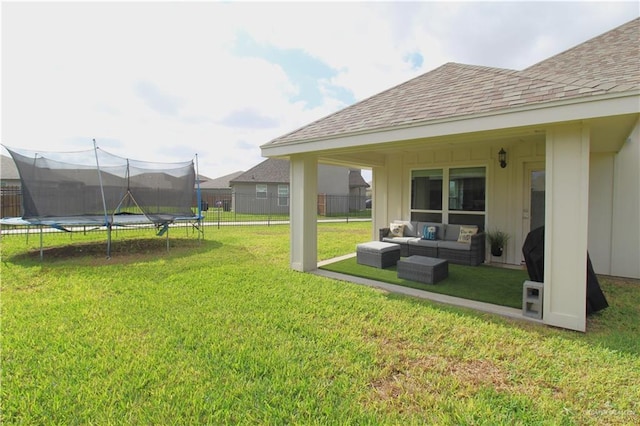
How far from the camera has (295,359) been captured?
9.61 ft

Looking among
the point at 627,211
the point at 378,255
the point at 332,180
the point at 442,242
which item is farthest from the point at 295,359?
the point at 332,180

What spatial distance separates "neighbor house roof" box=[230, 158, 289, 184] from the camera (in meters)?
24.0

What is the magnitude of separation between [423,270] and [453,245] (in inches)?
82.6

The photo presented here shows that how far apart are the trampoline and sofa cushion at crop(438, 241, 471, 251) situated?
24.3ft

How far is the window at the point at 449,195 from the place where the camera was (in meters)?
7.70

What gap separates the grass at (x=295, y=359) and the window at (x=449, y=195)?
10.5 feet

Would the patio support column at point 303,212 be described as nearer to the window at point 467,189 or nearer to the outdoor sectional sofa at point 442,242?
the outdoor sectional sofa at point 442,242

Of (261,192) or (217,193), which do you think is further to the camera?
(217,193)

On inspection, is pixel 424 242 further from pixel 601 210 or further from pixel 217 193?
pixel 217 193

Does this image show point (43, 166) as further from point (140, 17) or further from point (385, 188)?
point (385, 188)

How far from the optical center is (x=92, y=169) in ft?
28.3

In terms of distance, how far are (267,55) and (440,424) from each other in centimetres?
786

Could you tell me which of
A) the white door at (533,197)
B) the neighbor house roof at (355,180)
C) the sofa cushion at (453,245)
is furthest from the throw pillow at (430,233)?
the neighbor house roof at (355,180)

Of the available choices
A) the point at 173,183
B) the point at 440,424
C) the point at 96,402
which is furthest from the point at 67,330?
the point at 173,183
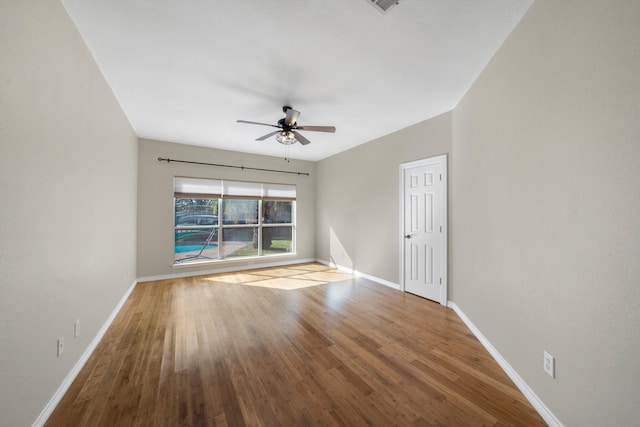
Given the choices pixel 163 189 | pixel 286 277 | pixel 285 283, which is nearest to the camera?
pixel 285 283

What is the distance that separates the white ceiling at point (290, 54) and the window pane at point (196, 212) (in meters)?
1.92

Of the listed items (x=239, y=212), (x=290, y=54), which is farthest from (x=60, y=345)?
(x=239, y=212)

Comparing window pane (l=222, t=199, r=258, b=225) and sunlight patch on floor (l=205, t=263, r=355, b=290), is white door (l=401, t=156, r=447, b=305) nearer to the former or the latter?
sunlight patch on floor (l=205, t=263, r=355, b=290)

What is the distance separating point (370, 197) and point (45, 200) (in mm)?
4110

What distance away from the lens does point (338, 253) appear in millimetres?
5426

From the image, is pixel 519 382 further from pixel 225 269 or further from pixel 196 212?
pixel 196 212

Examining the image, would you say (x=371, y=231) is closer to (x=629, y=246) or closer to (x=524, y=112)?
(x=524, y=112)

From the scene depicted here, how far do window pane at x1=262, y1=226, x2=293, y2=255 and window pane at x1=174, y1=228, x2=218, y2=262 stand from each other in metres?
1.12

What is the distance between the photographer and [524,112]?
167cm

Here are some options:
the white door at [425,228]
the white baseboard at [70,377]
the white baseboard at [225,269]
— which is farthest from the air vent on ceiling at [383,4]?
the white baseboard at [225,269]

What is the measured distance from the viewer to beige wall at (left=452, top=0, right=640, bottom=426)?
═══
Rewrite the lines as a numbered list, beginning at the line that contains "What is the distance between" and continuing through the last line of the entries, both ends included. Omit blank lines.

RESULT
1. What is the distance between the photographer and [524,112]?
2. 167cm
3. Here are some options:
4. the white door at [425,228]
5. the white baseboard at [70,377]
6. the white baseboard at [225,269]
7. — which is farthest from the air vent on ceiling at [383,4]?
8. the white baseboard at [225,269]
9. What is the measured distance from the viewer to beige wall at (left=452, top=0, right=640, bottom=426)?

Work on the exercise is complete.